SUPREME COURT OF THE STATE OF NEW YORK


NEW YORK COUNTY

CITIGROUP INC.,
Plaintiff,

v. Index No.
WACHOVIA CORPORATION, WELLS
FARGO & CO., ROBERT STEEL, JOHN
D. BAKER, II, PETER C. BROWNING,
JOHN T. CASTEEN, III, JERRY GITT,
WILLIAM H. GOODWIN, JR.,
MARYELLEN C. HERRINGER,
ROBERT A. INGRAM, DONALD M.
JAMES, MACKEY J. MCDONALD,
JOSEPH NEUBAUER, TIMOTHY D.
PROCTOR, ERNEST S. RADY, VAN L.
RICHEY, RUTH G. SHAW, LANTY L.
SMITH, DONA DAVIS YOUNG, JOHN
S. CHEN, LLOYD H. DEAN, SUSAN E.
ENGEL, ENRIQUE HERNANDEZ, JR.,
RICHARD M. KOVACEVICH,
RICHARD D. MCCORMICK, CYNTHIA
H. MILLIGAN, NICHOLAS G. MOORE,
PHILIP J. QUIGLEY, DONALD B. RICE,
JUDITH M. RUNSTAD, STEPHEN W.
SANGER, JOHN G. STUMPF, SUSAN G.
SWENSON, MICHAEL W. WRIGHT, and
JOHN DOES 1-99
Defendants.

PLAINTIFF’S MEMORANDUM OF LAW IN SUPPORT


OF MOTION FOR TEMPORARY RESTRAINING ORDER,
PRELIMINARY INJUNCTION, AND EXPEDITED DISCOVERY

GREGORY P. JOSEPH LAW OFFICES


LLC
485 Lexington Avenue, 30th Floor
New York, New York 10017
(212) 407-1200

Attorneys for Citigroup, Inc.


[CONFORMED COPY]
TABLE OF CONTENTS

PAGE

PRELIMINARY STATEMENT .................................................................................. 1

The Factual Background ................................................................................... 1

Injunctive Relief Is Appropriate ....................................................................... 2

STATEMENT OF FACTS............................................................................................ 3

ARGUMENT................................................................................................................. 3

I. CITIGROUP IS ENTITLED TO INJUNCTIVE RELIEF.............................. 3

A. Citigroup Has Demonstrated A Likelihood of Success on the Merits........ 4

Wachovia Is In Breach of the Exclusivity Agreement............................... 4

B. Citigroup Will Be Irreparably Harmed Without Injunctive Relief............. 5

C. The Balance of the Equities Overwhelmingly Favors Citigroup................ 5

II. AN ORDER FOR EXPEDITED DISCOVERY IS NEEDED TO AVOID


FURTHER HARM TO CITIGROUP .............................................................. 5

CONCLUSION ............................................................................................................. 6
[CONFORMED COPY]
Plaintiff Citigroup, Inc. (“Citigroup”) respectfully submits this Memorandum of

Law in support of its motion for an order, pursuant to Section 6301 et seq. of the Civil

Practice Law and Rules of the State of New York (“CPLR”), temporarily restraining and

preliminarily enjoining Defendant Wachovia Corporation (“Wachovia”), its subsidiaries

and affiliates, agents, and any persons working on their behalf or in concert with them,

from (i) negotiating, entering into, or consummating any transaction involving any

acquisition of, or merger with, Wachovia; (ii) engaging in any other conduct in

furtherance of any such transaction; or (iii) any other conduct prohibited by the

Exclusivity Agreement.
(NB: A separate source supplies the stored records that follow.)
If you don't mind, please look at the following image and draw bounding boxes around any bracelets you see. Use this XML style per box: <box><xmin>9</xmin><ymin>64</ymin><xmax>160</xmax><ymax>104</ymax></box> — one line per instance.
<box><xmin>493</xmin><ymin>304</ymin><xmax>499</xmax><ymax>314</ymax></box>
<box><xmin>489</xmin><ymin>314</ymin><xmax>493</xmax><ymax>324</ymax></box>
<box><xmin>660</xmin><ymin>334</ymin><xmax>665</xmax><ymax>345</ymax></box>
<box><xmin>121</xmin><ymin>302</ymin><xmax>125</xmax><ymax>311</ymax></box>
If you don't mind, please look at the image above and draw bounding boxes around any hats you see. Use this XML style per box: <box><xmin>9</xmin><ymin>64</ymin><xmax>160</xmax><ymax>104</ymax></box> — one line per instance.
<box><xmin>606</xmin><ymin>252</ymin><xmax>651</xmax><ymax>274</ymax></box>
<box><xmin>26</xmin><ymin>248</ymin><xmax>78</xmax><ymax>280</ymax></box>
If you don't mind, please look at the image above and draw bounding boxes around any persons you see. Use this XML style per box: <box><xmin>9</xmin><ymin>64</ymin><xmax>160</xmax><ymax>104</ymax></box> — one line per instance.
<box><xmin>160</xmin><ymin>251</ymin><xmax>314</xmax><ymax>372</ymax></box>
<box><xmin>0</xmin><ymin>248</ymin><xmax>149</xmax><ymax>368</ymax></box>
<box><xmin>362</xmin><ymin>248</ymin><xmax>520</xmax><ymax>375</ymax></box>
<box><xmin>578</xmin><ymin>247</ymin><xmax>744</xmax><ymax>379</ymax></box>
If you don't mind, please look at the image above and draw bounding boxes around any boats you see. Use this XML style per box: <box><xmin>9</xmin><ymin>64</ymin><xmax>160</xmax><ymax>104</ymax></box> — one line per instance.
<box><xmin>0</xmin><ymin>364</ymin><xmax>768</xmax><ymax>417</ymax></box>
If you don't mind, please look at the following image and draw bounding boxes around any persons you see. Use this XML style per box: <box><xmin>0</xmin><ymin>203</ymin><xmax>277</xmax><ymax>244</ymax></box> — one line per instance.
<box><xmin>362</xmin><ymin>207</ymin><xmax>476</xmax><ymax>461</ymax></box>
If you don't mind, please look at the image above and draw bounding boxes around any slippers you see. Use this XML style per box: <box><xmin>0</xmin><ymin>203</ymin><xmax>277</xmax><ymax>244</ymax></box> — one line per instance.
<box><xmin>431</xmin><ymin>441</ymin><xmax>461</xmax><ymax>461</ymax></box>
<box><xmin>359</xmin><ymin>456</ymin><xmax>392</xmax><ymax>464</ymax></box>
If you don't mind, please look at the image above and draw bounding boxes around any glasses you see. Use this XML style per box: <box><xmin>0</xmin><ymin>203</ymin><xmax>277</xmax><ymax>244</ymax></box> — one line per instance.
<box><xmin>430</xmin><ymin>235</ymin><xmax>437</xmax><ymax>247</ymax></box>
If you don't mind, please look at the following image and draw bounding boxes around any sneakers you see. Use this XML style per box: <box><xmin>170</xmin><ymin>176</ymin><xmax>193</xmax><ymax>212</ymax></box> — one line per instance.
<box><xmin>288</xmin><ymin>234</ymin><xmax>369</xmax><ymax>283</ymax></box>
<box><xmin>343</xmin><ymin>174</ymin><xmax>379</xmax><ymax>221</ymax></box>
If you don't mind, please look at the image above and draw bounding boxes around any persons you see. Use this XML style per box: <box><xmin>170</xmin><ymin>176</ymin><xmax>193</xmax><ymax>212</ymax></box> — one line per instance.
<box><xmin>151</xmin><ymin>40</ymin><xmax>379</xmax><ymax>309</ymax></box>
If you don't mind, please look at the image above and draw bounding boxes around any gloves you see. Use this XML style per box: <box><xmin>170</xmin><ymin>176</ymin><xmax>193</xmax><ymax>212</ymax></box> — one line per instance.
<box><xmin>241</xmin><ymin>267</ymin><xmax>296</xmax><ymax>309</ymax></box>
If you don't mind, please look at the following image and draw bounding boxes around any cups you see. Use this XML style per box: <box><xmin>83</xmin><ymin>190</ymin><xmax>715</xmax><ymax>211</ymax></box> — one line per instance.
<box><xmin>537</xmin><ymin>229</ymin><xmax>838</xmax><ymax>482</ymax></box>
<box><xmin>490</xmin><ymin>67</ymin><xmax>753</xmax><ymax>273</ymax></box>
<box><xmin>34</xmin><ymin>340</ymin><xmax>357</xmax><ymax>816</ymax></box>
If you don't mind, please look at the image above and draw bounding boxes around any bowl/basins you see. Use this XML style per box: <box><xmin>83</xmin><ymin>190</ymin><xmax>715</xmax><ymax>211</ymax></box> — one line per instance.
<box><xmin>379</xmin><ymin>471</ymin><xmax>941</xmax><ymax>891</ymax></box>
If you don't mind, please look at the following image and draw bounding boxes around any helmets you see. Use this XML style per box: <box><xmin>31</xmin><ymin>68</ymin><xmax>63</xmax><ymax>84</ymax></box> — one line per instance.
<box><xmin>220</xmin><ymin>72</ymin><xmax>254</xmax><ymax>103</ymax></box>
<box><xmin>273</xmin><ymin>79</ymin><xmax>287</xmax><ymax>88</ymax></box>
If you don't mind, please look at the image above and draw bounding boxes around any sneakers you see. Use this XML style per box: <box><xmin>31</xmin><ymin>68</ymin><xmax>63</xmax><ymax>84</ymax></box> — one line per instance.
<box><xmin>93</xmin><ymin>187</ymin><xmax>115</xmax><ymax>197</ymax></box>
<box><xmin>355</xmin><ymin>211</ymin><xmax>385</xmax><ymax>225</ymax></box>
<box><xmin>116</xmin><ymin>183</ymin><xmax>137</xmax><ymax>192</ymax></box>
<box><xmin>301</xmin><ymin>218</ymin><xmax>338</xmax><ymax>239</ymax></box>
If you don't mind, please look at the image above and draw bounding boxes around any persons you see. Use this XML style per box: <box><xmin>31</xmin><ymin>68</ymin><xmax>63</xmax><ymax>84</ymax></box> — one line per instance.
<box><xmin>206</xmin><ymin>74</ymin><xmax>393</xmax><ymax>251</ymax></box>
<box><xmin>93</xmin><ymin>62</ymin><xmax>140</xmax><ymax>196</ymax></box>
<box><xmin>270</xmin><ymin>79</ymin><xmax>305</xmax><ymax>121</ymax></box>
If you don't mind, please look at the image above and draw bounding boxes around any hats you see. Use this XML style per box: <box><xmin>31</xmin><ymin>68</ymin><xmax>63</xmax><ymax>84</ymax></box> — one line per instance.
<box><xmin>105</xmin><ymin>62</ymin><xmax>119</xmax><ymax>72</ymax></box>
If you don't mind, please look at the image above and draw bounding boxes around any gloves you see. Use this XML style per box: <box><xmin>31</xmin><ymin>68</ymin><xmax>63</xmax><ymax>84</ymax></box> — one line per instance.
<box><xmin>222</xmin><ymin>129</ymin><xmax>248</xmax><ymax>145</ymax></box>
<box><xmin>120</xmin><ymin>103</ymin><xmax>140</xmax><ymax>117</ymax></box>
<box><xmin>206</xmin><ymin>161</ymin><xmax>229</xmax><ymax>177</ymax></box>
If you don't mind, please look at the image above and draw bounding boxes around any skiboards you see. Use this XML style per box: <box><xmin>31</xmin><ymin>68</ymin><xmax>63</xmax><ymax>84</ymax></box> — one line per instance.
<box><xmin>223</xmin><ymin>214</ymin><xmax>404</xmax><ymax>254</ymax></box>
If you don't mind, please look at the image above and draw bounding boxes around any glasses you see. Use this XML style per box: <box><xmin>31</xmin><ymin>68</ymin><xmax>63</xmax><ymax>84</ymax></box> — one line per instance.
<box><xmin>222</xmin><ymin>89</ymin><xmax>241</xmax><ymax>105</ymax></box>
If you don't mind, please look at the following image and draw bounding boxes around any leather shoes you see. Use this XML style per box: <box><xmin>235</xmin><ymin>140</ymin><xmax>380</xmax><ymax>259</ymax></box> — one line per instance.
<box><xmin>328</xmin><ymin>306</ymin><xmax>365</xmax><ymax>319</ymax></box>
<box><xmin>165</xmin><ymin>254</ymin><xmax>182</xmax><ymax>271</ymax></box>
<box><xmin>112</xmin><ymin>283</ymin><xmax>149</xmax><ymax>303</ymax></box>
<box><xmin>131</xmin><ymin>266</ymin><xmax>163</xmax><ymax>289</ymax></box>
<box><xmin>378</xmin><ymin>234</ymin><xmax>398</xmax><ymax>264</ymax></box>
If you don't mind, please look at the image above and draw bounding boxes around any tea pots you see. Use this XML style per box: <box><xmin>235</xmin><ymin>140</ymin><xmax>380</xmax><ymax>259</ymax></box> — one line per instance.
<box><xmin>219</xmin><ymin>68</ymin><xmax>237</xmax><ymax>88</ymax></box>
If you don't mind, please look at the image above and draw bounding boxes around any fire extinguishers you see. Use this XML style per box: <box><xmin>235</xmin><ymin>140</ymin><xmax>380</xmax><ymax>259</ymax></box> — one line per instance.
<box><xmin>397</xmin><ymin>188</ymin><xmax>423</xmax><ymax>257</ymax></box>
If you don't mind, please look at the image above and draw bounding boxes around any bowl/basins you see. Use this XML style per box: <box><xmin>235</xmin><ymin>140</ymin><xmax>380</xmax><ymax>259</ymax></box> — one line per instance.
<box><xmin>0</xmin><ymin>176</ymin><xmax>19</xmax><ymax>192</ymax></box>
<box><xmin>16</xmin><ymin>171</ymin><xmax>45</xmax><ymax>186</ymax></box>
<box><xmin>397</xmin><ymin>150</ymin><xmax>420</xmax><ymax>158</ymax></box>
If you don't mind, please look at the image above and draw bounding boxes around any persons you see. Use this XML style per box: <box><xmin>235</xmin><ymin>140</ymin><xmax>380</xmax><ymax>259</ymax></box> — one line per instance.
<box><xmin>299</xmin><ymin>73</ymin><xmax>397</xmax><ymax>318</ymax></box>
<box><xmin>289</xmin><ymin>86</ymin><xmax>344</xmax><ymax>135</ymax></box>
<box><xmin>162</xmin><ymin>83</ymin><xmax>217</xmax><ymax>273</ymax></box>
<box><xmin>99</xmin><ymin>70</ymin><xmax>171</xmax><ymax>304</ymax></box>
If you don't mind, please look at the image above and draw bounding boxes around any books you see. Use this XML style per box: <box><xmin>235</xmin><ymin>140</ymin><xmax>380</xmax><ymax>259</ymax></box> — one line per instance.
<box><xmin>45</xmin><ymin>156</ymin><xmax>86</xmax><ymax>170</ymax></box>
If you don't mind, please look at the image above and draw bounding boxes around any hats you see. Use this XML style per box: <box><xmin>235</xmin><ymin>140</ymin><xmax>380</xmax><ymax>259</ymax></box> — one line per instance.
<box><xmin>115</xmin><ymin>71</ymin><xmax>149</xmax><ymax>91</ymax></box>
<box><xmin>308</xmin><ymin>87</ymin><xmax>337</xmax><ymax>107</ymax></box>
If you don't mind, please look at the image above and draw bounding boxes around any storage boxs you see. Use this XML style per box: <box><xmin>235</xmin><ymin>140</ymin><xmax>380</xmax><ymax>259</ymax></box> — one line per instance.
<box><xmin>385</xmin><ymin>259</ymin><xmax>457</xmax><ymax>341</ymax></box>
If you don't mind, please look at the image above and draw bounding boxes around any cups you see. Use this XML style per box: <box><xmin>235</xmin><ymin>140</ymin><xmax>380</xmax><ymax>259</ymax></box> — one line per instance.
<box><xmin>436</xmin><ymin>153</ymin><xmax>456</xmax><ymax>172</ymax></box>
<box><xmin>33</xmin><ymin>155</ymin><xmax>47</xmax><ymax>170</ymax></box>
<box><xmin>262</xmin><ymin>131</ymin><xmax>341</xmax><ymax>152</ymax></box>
Citigroup has alleged that Defendant Wachovia is in material

breach of the terms of the Exclusivity Agreement it entered into with Citigroup in

connection with Citigroup’s agreement to purchase the banking operations of Wachovia

and that Defendant Wells Fargo & Co. (“Wells Fargo”), with full knowledge of

Citigroup’s agreement with Wachovia, has tortiously interfered with that agreement.

Citigroup also moves for expedited discovery.

PRELIMINARY STATEMENT

The Factual Background

On September 29, 2008 Citigroup and Wachovia signed a term sheet for a

proposed transaction by which Citigroup would buy the banking operations of Wachovia

for approximately $2.1 billion plus the assumption of approximately $180 billion of

secured and unsecured Wachovia debt. On that date, Citigroup and Wachovia also

entered into a binding exclusivity agreement (the “Exlusivity Agreement”).

Under the Exclusivity Agreement, Wachovia is and was expressly forbidden from,

among other things, entering into any negotiations or agreements concerning the
acquisition of Wachovia or its assets with anyone other than Citigroup until October 6,

2008. Evidencing a direct violation of Citigroup’s contractual rights, however, at

approximately 3:00 a.m. on October 3, 2008, Wachovia’s Chief Executive Officer,

Robert Steel, and its counsel, Rodign Cohen of Sullivan & Cromwell, advised Citigroup

that it had entered into a competing acquisition agreement with Wells Fargo. The

negotiation, execution or consummation of any transaction between Wachovia and Wells

Fargo constitutes a clear breach of the Exclusivity Agreement by Wachovia.

The Exclusivity Agreement contains an acknowledgment by the parties

that the parties would be irreparably harmed by any breach of its terms, and each party

agreed that the remedy of specific performance is appropriate in any action in court, in

addition to any other remedy by which such party may be entitled.

Injunctive Relief Is Appropriate

Citigroup satisfies the three prerequisites for obtaining a preliminary injunction.

First, Citigroup can demonstrate a likelihood of success on the merits of its claims. The

negotiation, execution or consummation of a any transaction with Wells Fargo is a clear

violation of the terms of the Exclusivity Agreement. Further, Wells Fargo’s participation

with Wachovia in the scheme to violate Citigroup’s Exclusivity Agreement with

Wachovia constitutes tortious interference.

Second, Citigroup will be irreparably harmed in the absence of a preliminary

injunction. The assets Citigroup was to acquire from Wachovia cannot be purchased at

any price elsewhere in the market and Citigroup’s opportunity to acquire those assets will

be forever lost if the Wells Fargo transaction is not restrained and enjoined.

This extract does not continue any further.